Pierluigi Minotti ed Erik Bozzoli attraversano a piedi la Rotonda di Locarno. Sono al confine tra le rispettive zone di competenza: la Città Vecchia Minotti, Solduno Bozzoli (che però segue anche Muralto e la zona di Vattagne). La Rotonda è un crocevia - oltre la strada c’è anche il quartiere Soldini, di competenza di un altro collega - e un punto d’incontro.
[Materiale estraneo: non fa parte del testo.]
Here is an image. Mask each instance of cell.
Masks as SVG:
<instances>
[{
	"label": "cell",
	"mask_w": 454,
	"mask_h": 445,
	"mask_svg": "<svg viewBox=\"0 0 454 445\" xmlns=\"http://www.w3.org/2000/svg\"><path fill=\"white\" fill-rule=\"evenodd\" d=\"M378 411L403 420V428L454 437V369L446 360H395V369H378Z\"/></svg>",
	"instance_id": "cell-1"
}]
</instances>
Ma anche il teatro di episodi poco edificanti, come il pestaggio avvenuto il 22 ottobre 2022 per cui quattro giovani sono stati processati nei giorni scorsi. «Sono cose che possono succedere ovunque - spiega Bozzoli - ma è vero che fino a poco tempo fa questa era una zona con delle problematiche». Risolutivo è stato il divieto di consumo di alcolici decretato dal Comune, ma soprattutto il lavoro costante degli agenti di quartiere panchina per panchina, tasca per tasca. «A furia di perquisizioni e identificazioni i soggetti più problematici se ne sono andati» e con loro gli «effetti collaterali» legati al consumo di stupefacenti e all’aggressività. Il lavoro di prossimità è anche questo: piccoli interventi quotidiani che possono risolvere problemi collettivi.

Il controllo degli indirizzi a Locarno
Il controllo degli indirizzi a Locarno

Ma c’è molto altro. Minotti e Bozzoli salgono la scalinata di fianco al Castello, tra saluti e strette di mano, staccano una multa a un’auto in sosta vietata davanti all’ingresso dell’ospedale La Carità - un punto «sensibile» - e proseguono verso via Castelrotto. Sottobraccio hanno una cartellina con un elenco di indirizzi: il controllo dei residenti via per via fa parte dei compiti solo apparentemente burocratici che la «prossimità» svolge in modo propedeutico ad altre attività di polizia. «Sapere esattamente dove abita chi, è importante per avere una capacità di intervento efficace» sottolinea Minotti mentre confronta i nomi sui campanelli con quelli nella lista. Quando emerge un’incongruenza, scatta il controllo. E può succedere che da questi controlli emergano situazioni delicate. Gli indirizzi delle persone morose, ad esempio, sono tra quelli più spesso visitati dagli agenti di quartiere vuoi per consegnare precetti esecutivi - 6.500 ogni anno solo nel Locarnese - vuoi per eseguire un accompagnamento forzato all’Ufficio esecuzioni. Altre volte la consegna riguarda atti giudiziari od ordini di pignoramento.

«Spesso non veniamo accolti con il sorriso» ammette Minotti. «Fa parte del mestiere». In 33 anni nella Polizia comunale ne ha viste di ogni: mentre il territorio cambiava - «la nostra è diventata una vera città» - il suo mestiere è cambiato di conseguenza, ma nel complesso ritiene che il risultato sia positivo. «Il territorio è più complesso, è anche più multietnico, ma tutto sommato i problemi sono sotto controllo». La Rotonda, sulla strada del ritorno, si è riempita di bambini che vanno in bici e in skate. Uno saluta entusiasta i due agenti di passaggio - «ciao!» - e tra le divise e i berretti compaiono due grandi sorrisi compiaciuti.